The plot of Outcast will be familiar to those who have seen “Gladiator,” “Kingdom of Heaven,” “Robin Hood” and any other number of feudal-set adventures. There is nothing intrinsically wrong with recycling stock characters and clichéd plots, provided that something interesting is done with them. Sadly, Nick Powell is no Ridley Scott, as his film lacks epic scale or any palatable sense of an inhabited world. The locations vary little between mountain, trees, river bank, more trees, alternative river bank, and interiors where dim lighting obscures production design and leaves the viewer feeling that this is a set some actors have walked onto, where they deliver rather stilted lines. It may seem unfair to expect more of a film with a limited budget, but then again if you cannot afford decent sets and locations, perhaps this is the wrong film to make.
These shortcomings might be forgiven if the film had thrilling or even creative set pieces. Unfortunately, the (frequent) sword battles fail to engage, shot with irritating unsteady cinematography and bouts of slow motion. Both of these techniques fail to create tension and instead come across as overly stylized and poorly designed. There is some reasonable choreography that emphasizes the combat skills of Jacob, Gallain and Shing (who at several points seems to channel Joaquin Phoenix’s Commodus from “Gladiator”) but these sequences feel like desperate attempts to show off the actors rather than being organic pieces of the film as a whole.
The film also features the tired cliché of the white savior. Again, this can be used in interesting ways, such as “The Last Samurai,” “The Last of the Mohicans” and “Avatar,” but here the salvation provided by Jacob is almost by rote. When he stirs out of an opium-induced stupor to come to the aid of Mei and Lian, you can practically see him say to himself “Innocents in danger? This is my cue!” There are suggestions of interesting gender politics, as Lian as well as Gallian’s wife are women of wisdom and authority, and Lian has possibly the film’s best speech (which isn’t saying much) as she laments the role of women in a world torn apart by war (even reviewing the film slips into trailer cliché!).
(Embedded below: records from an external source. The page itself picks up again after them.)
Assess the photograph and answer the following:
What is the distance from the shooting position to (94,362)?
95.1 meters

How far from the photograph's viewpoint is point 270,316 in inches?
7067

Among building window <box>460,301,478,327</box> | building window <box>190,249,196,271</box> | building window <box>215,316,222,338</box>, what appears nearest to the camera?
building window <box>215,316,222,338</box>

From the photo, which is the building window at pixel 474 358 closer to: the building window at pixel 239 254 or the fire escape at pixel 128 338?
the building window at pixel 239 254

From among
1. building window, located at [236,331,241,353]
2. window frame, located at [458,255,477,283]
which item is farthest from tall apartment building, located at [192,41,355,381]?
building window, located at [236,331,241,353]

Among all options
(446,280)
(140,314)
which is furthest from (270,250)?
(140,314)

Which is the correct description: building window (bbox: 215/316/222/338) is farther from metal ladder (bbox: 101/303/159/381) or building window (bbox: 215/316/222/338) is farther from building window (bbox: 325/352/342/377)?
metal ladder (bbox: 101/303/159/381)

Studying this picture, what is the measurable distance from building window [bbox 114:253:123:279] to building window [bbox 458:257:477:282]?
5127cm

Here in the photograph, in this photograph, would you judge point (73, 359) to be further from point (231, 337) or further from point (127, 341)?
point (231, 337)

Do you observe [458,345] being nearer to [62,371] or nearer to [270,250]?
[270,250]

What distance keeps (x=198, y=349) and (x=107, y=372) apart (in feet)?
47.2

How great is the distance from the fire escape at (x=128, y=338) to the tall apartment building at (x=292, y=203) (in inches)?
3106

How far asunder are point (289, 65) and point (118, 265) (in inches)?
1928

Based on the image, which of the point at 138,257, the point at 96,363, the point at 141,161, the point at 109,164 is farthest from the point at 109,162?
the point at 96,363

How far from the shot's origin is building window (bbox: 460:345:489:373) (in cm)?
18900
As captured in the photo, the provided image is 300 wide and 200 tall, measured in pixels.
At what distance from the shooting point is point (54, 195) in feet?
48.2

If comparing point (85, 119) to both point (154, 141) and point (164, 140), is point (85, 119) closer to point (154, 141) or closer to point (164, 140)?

But these ideas are largely abandoned in favor of tedious patriarchy and the grim and unrelenting motivations of men wounded both in body and soul. This abandonment is all the more frustrating as these arcs might have saved the film from being so painfully obvious. Further sins include a random peasant girl who joins our heroes, echoing perhaps intentionally the far more interesting assembly of waifs and strays in “The Outlaw Josey Wales,” but here the girl serves no narrative purpose whatsoever; the requisite romance constitutes only a single scene and goes nowhere, making it utterly redundant; a reunion between old comrades can be seen coming a mile away; the one half-decent set piece ends up recalling the far better sequence in “House of Flying Daggers.” Amidst all this dreary mess, it is forgivable that everyone speaks English, whether they are indeterminate European (English? French? Who cares?), Moor or Chinese. Aside from Nicolas Cage’s Gallian, that is . . .
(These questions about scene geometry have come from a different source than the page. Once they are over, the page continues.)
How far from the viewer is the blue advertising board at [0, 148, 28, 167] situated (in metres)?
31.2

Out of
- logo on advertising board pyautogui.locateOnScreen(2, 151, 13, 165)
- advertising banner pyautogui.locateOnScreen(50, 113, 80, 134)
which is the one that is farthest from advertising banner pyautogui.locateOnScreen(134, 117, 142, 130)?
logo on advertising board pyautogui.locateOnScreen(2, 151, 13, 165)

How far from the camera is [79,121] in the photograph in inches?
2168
Considering Cage’s back catalog, perhaps the most surprising thing about Outcast is that he is not the worst thing about it. But that may be because he is barely in it and his bizarre accent, sounding like a combination of posh English and, well, Nicolas Cage attempting posh English, gets minimal screentime. This is probably a good thing as any more would likely become interminable. But like everyone else, Cage is playing a stock character that could have just as easily been played by Liam Neeson, Gary Oldman, Jeremy Irons or any somewhat grizzled performer. So maybe the best thing to say about Outcast is that it is not another stick with which to beat Mr. Cage, as it is so inconsequential and unengaging as to not be worth the effort.